## WHAT THE TASK ASKS
Copy out the entries in the stretch from the line containing "How far are the" through the line containing "4. (367,53)", word for word. Leave the pictures out of your answer.

* Start INPUT RECORDS *

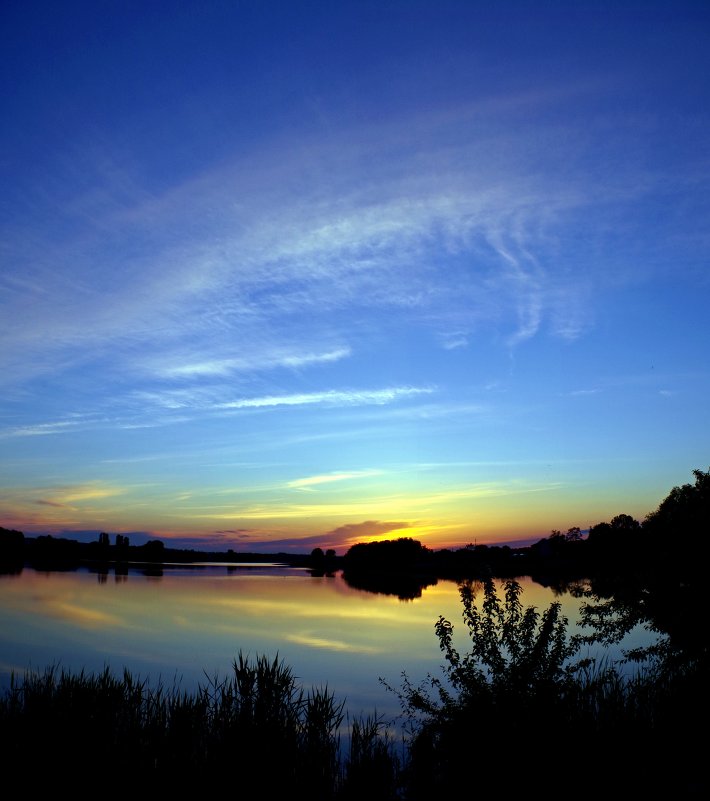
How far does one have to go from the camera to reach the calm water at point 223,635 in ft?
107

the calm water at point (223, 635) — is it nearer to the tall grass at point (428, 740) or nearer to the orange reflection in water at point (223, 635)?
the orange reflection in water at point (223, 635)

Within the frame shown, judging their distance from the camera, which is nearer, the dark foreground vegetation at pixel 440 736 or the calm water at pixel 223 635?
the dark foreground vegetation at pixel 440 736

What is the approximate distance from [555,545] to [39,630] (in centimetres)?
16702

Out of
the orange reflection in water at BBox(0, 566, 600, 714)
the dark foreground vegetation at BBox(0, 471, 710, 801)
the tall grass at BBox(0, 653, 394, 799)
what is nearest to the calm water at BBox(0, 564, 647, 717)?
the orange reflection in water at BBox(0, 566, 600, 714)

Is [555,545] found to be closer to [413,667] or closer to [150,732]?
[413,667]

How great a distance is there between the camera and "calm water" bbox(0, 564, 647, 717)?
32.7 metres

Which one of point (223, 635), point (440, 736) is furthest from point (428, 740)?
point (223, 635)

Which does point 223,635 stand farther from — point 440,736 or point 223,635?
point 440,736

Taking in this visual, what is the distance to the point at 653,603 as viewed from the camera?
20.2m

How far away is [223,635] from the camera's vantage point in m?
45.2

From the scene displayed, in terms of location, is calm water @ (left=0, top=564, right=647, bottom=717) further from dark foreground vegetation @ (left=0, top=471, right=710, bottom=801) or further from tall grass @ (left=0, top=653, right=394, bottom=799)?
dark foreground vegetation @ (left=0, top=471, right=710, bottom=801)

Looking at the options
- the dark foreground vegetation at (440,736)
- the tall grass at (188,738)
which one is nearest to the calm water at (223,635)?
the tall grass at (188,738)

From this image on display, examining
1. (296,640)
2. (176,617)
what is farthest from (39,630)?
(296,640)

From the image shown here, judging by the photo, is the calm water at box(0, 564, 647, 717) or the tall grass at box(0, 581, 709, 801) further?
the calm water at box(0, 564, 647, 717)
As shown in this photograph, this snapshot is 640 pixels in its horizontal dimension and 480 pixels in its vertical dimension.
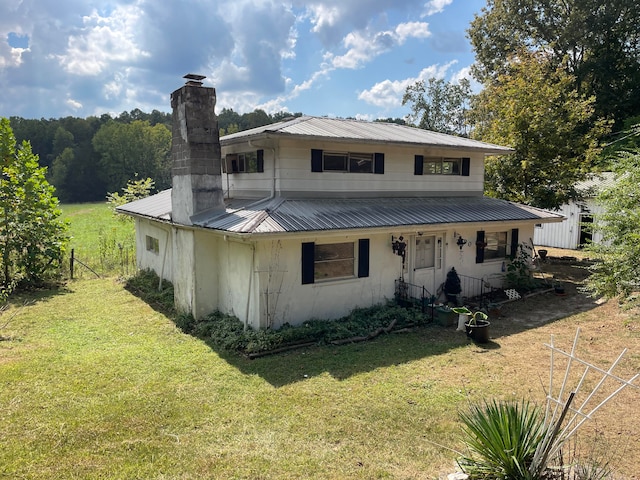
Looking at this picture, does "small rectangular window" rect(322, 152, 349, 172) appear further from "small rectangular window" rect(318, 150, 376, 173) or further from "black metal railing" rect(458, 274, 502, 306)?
"black metal railing" rect(458, 274, 502, 306)

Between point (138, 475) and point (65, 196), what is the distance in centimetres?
6803

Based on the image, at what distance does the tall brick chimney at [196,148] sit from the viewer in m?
10.9

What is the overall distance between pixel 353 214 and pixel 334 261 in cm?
137

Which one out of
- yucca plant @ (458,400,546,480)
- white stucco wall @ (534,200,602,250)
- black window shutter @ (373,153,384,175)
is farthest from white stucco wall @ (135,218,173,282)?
white stucco wall @ (534,200,602,250)

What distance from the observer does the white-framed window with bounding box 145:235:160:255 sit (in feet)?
50.2

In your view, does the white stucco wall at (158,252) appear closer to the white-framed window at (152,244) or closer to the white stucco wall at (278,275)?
the white-framed window at (152,244)

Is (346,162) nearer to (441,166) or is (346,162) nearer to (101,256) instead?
(441,166)

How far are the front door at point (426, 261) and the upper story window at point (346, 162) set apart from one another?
2.48 metres

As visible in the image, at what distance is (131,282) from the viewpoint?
15445mm

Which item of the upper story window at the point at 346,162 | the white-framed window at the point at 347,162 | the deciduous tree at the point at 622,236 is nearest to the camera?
the deciduous tree at the point at 622,236

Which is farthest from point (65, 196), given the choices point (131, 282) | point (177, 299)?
point (177, 299)

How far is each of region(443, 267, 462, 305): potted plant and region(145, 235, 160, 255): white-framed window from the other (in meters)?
9.96

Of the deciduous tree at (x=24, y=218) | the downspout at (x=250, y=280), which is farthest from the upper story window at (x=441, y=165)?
the deciduous tree at (x=24, y=218)

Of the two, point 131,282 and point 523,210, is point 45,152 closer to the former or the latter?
point 131,282
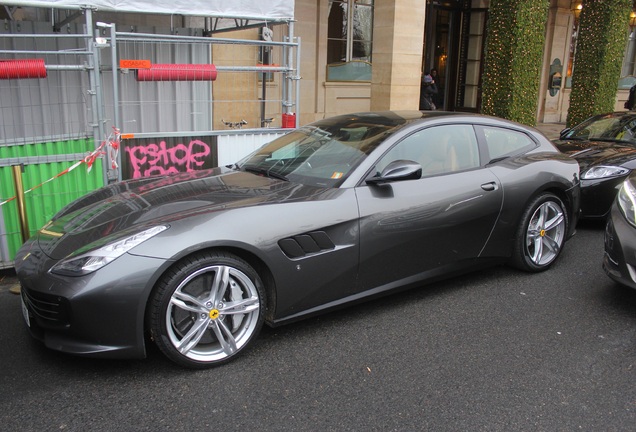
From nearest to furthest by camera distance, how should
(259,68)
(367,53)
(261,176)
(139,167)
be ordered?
1. (261,176)
2. (139,167)
3. (259,68)
4. (367,53)

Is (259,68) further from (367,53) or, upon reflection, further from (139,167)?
(367,53)

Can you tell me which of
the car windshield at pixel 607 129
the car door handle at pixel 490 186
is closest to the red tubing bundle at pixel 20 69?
the car door handle at pixel 490 186

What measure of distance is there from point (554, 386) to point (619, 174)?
13.4ft

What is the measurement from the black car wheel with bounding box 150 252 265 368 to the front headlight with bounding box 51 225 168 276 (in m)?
0.27

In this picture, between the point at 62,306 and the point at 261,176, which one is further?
the point at 261,176

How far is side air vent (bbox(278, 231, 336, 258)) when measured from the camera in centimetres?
359

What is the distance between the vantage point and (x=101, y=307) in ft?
10.2

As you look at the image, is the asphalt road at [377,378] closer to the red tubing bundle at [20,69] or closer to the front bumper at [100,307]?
the front bumper at [100,307]

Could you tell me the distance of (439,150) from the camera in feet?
14.9

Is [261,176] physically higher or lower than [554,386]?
higher

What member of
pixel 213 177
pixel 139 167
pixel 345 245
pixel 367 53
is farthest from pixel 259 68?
pixel 367 53

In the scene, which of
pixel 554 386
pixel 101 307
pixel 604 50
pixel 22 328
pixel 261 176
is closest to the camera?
pixel 101 307

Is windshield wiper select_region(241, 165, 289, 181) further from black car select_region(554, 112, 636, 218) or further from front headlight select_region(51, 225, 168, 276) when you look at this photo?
black car select_region(554, 112, 636, 218)

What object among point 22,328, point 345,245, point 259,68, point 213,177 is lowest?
point 22,328
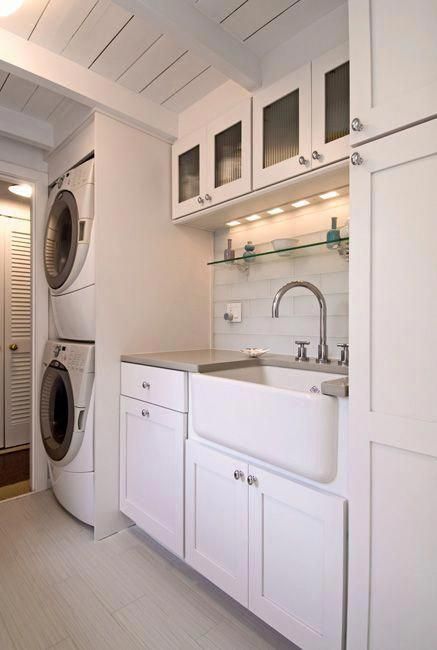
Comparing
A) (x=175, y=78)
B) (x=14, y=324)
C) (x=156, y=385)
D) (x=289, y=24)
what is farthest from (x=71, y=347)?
(x=289, y=24)

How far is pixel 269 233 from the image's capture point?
211 centimetres

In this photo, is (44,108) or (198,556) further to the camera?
(44,108)

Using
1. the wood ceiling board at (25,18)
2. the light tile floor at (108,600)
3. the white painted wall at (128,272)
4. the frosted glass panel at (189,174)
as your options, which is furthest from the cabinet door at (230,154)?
the light tile floor at (108,600)

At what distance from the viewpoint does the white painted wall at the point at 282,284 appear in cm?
179

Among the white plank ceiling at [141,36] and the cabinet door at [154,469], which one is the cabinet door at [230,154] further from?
the cabinet door at [154,469]

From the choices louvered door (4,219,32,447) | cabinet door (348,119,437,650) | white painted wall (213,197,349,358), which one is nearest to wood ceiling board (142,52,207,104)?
white painted wall (213,197,349,358)

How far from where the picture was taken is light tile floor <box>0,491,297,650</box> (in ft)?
4.32

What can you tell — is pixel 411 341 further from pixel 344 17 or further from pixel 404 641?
pixel 344 17

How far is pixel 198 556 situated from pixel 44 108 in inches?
95.1

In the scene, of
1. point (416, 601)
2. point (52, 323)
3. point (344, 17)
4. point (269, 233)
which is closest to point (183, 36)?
point (344, 17)

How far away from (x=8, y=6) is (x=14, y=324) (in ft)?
8.58

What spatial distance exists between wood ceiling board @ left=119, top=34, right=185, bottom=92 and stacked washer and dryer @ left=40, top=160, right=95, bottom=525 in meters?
0.45

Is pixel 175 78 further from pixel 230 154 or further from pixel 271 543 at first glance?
pixel 271 543

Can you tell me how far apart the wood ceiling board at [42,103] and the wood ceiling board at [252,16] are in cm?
102
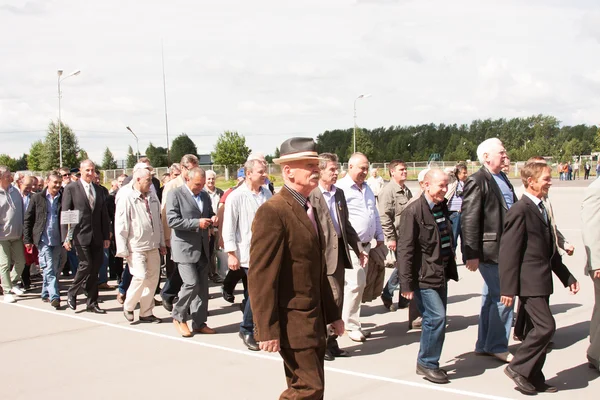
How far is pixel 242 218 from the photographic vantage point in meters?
7.20

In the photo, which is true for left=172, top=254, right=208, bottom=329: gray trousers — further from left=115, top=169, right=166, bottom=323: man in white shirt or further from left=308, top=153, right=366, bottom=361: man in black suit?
left=308, top=153, right=366, bottom=361: man in black suit

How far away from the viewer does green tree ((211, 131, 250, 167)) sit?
7562cm

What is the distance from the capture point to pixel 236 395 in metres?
5.27

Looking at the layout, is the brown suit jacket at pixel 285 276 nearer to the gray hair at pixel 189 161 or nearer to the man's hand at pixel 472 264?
the man's hand at pixel 472 264

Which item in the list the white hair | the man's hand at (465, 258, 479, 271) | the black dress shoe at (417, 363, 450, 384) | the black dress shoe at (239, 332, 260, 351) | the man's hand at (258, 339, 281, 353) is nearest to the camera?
the man's hand at (258, 339, 281, 353)

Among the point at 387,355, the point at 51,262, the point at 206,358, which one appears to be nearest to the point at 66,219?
the point at 51,262

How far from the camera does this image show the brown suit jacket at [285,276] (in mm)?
3484

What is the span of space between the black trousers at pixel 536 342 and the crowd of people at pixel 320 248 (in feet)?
0.04

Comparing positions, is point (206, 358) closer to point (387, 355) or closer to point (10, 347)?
point (387, 355)

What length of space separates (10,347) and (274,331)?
498 cm

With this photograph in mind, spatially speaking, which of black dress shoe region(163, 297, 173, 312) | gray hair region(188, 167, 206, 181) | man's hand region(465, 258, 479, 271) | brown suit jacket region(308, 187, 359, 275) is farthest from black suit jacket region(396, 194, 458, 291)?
black dress shoe region(163, 297, 173, 312)

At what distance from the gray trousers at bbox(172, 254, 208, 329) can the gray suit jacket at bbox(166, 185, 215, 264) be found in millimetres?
118

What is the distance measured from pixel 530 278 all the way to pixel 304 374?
8.40ft

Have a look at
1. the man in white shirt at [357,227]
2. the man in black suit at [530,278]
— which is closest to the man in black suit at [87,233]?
the man in white shirt at [357,227]
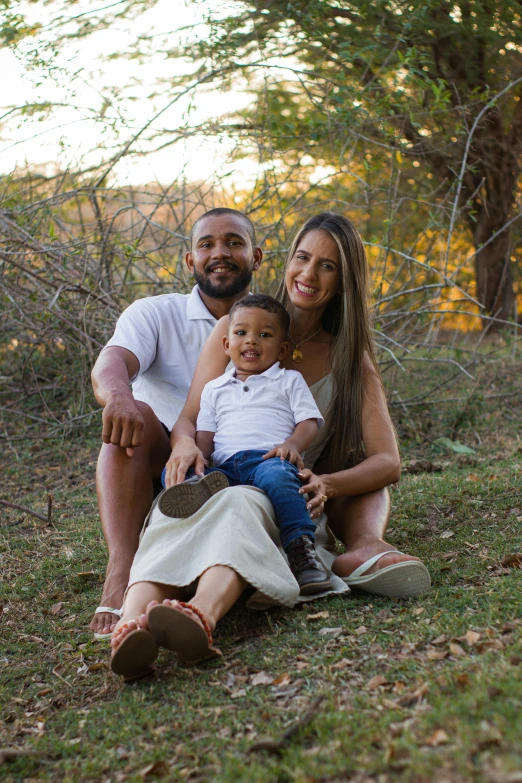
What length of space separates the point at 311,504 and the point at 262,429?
1.19ft

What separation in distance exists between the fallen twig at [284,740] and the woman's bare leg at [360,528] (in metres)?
0.91

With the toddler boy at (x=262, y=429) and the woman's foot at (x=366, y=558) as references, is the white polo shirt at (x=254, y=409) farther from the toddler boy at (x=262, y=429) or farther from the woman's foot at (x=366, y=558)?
the woman's foot at (x=366, y=558)

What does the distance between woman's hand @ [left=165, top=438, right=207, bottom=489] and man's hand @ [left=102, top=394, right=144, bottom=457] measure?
0.16m

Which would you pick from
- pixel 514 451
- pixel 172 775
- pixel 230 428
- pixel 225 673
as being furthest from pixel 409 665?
pixel 514 451

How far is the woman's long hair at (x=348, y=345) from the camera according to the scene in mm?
3307

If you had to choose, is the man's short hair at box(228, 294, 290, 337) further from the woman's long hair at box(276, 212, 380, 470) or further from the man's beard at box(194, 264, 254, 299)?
the man's beard at box(194, 264, 254, 299)

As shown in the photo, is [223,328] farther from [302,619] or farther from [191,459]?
[302,619]

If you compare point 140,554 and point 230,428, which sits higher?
point 230,428

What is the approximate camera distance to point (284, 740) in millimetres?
1876

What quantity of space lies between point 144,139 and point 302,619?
13.3 ft

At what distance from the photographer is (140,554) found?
270 centimetres

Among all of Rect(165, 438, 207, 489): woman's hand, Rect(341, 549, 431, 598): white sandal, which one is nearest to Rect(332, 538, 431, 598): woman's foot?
Rect(341, 549, 431, 598): white sandal

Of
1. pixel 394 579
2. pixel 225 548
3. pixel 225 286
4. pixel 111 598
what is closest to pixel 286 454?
pixel 225 548

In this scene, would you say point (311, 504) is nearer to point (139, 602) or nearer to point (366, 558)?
point (366, 558)
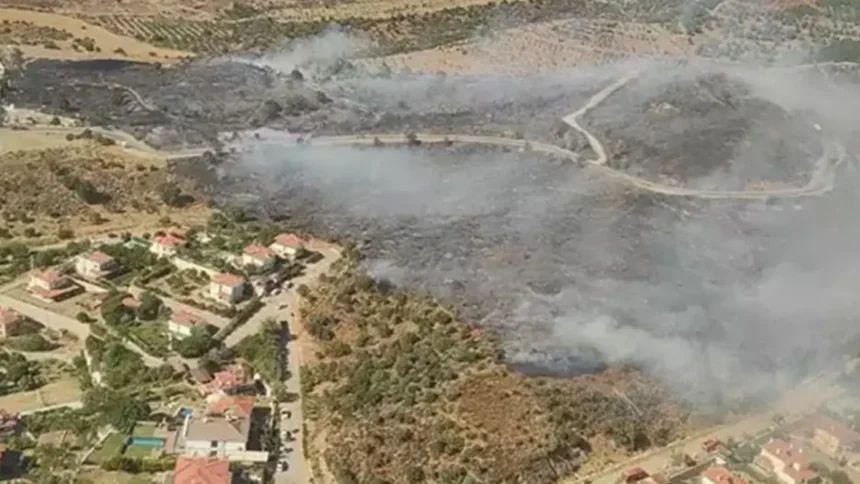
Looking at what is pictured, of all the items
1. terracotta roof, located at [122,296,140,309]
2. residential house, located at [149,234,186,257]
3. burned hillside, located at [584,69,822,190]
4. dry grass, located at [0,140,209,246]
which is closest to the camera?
terracotta roof, located at [122,296,140,309]

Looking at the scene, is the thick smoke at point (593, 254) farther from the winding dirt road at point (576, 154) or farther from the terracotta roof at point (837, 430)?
the terracotta roof at point (837, 430)

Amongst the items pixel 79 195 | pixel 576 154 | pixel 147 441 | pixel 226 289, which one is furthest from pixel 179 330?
pixel 576 154

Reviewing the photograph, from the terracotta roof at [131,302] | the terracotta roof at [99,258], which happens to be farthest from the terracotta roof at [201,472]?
the terracotta roof at [99,258]

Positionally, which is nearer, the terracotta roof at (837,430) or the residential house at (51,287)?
the terracotta roof at (837,430)

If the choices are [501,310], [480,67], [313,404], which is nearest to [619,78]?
[480,67]

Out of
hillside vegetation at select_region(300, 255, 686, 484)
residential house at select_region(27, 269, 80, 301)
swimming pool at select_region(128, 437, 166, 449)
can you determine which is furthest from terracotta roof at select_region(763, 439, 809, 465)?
residential house at select_region(27, 269, 80, 301)

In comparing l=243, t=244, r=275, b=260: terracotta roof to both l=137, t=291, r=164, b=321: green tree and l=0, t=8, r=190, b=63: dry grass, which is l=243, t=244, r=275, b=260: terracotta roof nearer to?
l=137, t=291, r=164, b=321: green tree

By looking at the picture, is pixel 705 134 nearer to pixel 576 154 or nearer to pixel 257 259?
pixel 576 154
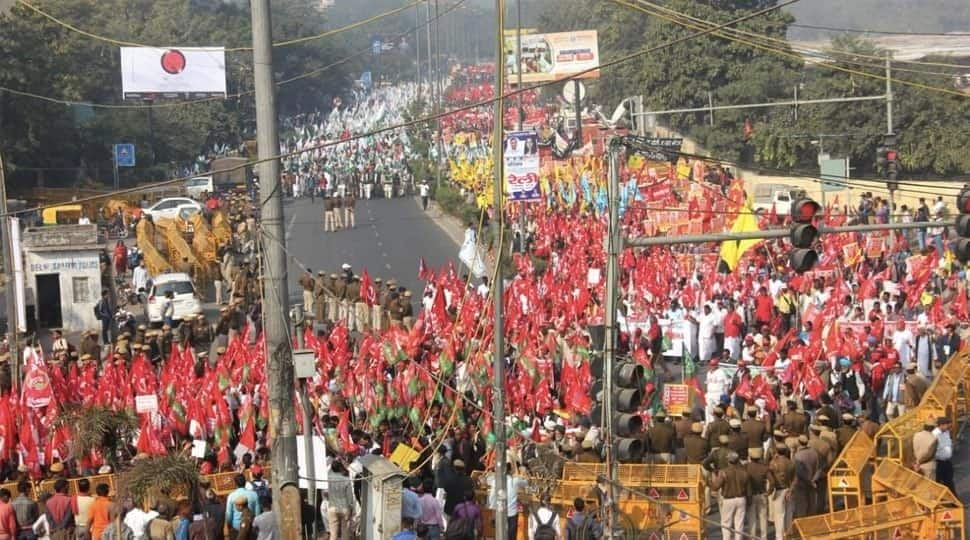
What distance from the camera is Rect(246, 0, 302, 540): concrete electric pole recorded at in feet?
49.9

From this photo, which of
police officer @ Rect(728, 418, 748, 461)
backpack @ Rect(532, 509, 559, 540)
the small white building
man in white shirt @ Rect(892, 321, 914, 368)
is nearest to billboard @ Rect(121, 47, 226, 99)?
the small white building

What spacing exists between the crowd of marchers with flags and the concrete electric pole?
4.53 feet

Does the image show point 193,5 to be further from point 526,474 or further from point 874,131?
point 526,474

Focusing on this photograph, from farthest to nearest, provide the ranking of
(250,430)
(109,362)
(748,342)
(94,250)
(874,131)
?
(874,131) < (94,250) < (748,342) < (109,362) < (250,430)

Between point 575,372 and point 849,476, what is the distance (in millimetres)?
5117

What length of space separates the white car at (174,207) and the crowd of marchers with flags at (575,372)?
71.6 feet

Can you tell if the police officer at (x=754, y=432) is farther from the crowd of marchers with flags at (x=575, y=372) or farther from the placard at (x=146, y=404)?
the placard at (x=146, y=404)

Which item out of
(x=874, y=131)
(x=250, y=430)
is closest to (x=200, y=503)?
(x=250, y=430)

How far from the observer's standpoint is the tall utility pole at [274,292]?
15203 millimetres

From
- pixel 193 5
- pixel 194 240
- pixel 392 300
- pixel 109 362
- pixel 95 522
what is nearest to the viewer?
pixel 95 522

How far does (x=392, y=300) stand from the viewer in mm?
30406

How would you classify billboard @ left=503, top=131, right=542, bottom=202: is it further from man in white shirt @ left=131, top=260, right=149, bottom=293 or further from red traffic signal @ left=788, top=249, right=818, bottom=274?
man in white shirt @ left=131, top=260, right=149, bottom=293

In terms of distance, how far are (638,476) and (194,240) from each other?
25.0m

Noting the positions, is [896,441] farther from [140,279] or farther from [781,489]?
[140,279]
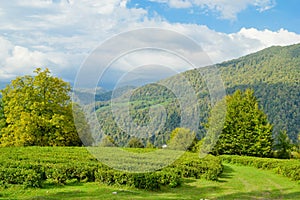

* End INPUT RECORDS *

## WRITTEN SOLUTION
How far are the front door at point (426, 261) and the upper story window at point (346, 162) set apart from one another?
2.48 metres

As visible in the image, at what distance is (131,282) from the viewpoint?
15445mm

Which item of the upper story window at the point at 346,162 | the white-framed window at the point at 347,162 | the deciduous tree at the point at 622,236 is nearest to the camera?
the deciduous tree at the point at 622,236

Which is farthest from point (65, 196), given the choices point (131, 282) | point (177, 299)?
point (177, 299)

How far is each of region(443, 267, 462, 305): potted plant and region(145, 235, 160, 255): white-framed window from the other (in meters)?
9.96

Of the deciduous tree at (x=24, y=218) | the downspout at (x=250, y=280), which is farthest from the upper story window at (x=441, y=165)?
the deciduous tree at (x=24, y=218)

Of the two, point 131,282 and point 523,210, is point 45,152 closer to the former or the latter?
point 131,282
From nearest to furthest by camera distance, how should
(259,68)
(367,53)
(261,176)
(139,167)
be ordered?
1. (261,176)
2. (139,167)
3. (259,68)
4. (367,53)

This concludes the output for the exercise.